**YOUR INSTRUCTIONS**
Rewrite the material starting at the line that contains "How far apart" and continuing through the end, swapping "map on wall" for "wall map" and leaving everything else unchanged.

[Start PROVIDED INFORMATION]

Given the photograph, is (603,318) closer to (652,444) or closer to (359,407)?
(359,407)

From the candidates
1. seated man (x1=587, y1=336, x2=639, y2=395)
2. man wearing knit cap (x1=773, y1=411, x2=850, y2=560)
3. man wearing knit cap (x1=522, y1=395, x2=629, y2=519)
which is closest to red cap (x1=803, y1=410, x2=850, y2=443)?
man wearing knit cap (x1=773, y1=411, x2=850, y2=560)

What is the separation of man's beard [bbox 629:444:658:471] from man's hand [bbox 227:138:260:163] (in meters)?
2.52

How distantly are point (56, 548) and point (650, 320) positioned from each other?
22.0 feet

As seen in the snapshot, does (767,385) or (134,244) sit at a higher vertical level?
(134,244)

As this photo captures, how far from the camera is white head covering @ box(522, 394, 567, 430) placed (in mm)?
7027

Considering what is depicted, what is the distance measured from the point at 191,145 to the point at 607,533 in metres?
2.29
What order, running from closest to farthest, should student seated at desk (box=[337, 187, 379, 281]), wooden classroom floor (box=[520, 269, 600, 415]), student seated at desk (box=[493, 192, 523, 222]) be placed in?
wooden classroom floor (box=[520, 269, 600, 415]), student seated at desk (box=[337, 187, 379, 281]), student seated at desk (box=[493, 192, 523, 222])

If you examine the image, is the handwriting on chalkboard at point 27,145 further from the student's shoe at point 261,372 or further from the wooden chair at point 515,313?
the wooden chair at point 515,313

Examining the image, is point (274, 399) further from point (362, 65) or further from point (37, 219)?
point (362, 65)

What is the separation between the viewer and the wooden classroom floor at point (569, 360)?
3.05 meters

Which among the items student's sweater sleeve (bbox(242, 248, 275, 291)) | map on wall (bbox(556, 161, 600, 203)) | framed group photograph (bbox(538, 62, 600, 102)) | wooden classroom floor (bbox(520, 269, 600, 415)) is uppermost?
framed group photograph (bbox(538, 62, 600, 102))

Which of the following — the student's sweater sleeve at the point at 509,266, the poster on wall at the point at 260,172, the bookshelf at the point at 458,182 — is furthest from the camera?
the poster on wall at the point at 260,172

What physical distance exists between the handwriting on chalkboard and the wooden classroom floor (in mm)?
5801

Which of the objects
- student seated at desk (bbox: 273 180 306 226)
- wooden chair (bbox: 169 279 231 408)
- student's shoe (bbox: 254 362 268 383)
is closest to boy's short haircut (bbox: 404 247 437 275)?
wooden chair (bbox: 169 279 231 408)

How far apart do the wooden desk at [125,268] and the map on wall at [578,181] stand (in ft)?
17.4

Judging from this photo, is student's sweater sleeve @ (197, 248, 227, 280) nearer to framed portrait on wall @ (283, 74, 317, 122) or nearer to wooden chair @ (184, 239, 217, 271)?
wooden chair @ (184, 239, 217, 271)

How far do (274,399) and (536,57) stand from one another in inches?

[End PROVIDED INFORMATION]

**TASK SOLUTION**
How far apart do the wooden desk at [125,268] and the wall map at [578,181] stand (in ft)?
17.4

Judging from this photo, is student's sweater sleeve @ (197, 248, 227, 280) nearer to framed portrait on wall @ (283, 74, 317, 122) or nearer to wooden chair @ (184, 239, 217, 271)?
wooden chair @ (184, 239, 217, 271)

How far do (274,399) and (536,57) stand from one another in inches?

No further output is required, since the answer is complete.